Canadian Housing Investment Is Falling, And Will Be A Drag The Economy: BMO

Canada’s housing market giveth and taketh away. BMO senior economist Sal Guatieri dropped some notes on plummeting residential investment today. The segment of gross domestic product (GDP) fell so fast in Q2 2021, it held the whole economy back. The bank warned this is just the beginning for housing investment, as it comes back to reality. As it does, it should be a drag on the general economy for the next few years.

Canadian Housing Investment Declines Over 12%

We already discussed the GDP contraction today, but didn’t dive into residential investment. The segment printed an annualized decline of 12.4% in Q2 2021, dragging total GDP lower. After exports, it was the largest reason behind the economy’s pull-back. “Despite more home building and renovation spending, the segment fell due to a retreat in ownership transfer costs, as sales pulled back from record heights,” he wrote.

Residential Investment Is Over A Tenth of Canada’s Economy

Housing has been consuming more and more of the Canadian economy over the past few years.
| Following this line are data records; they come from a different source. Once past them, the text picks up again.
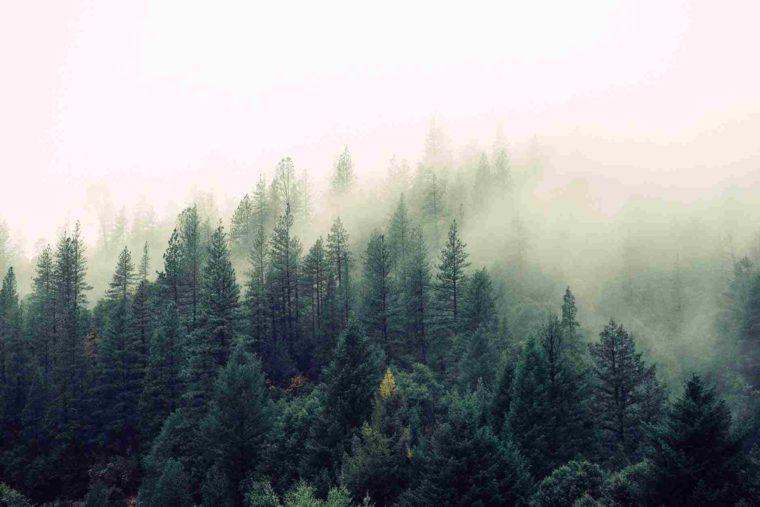 bidang sumber daya alam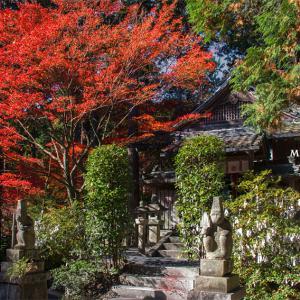 謎の歌人・猿丸太夫の正体とは⑳ 最終回 紅葉は楓ではなく萩だった。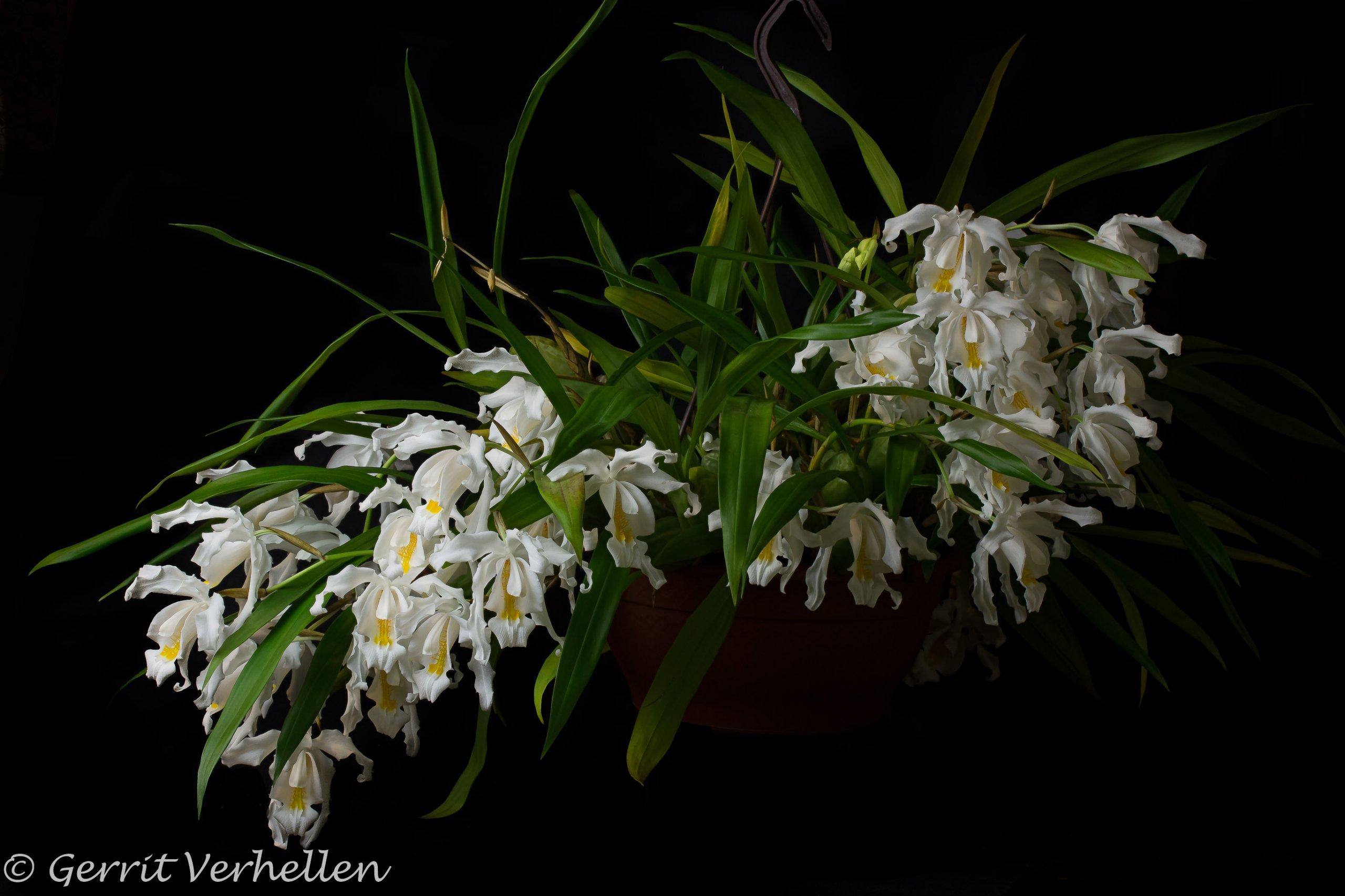 Coelogyne cristata-200204-.jpg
It now represents so much business activity, just residential investment is 10.1% of GDP. That’s right, building and renovating homes consume over 1 in 10 GDP dollars. BMO calculations show this is 4.2 points higher than the long-run average. For context, the US housing bubble, which wrote the book on bubbles, peaked at 6.7% of GDP in 2006. Economists still debate how an economy became so dangerously dependent on housing. Amateurs.

Source: BMO Capital Markets.

Experts warn high ratios of residential investment will drag economic growth. After all, a huge amount of resources are put into warehousing people. “The report is a timely reminder that the housing sector is now such a large slice of GDP, that it’s likely to act as a drag for some time,” he said.  

Canada’s Housing Slowdown Will Be A Drag On The Economy

Pandemic-driven low-interest rates and quantitative ease (QE) accelerated home buying. As the demand that was pulled forward catches up, a buying gap is likely to appear. This is where the pulled-forward buyers would have bought without lower rates.

These are typical market mechanics, before adding the end of QE and possible rate hikes. The end of QE is widely expected, which would lead to less credit liquidity (and higher mortgage rates). This does the opposite of a rate cut, pushing buyers further out.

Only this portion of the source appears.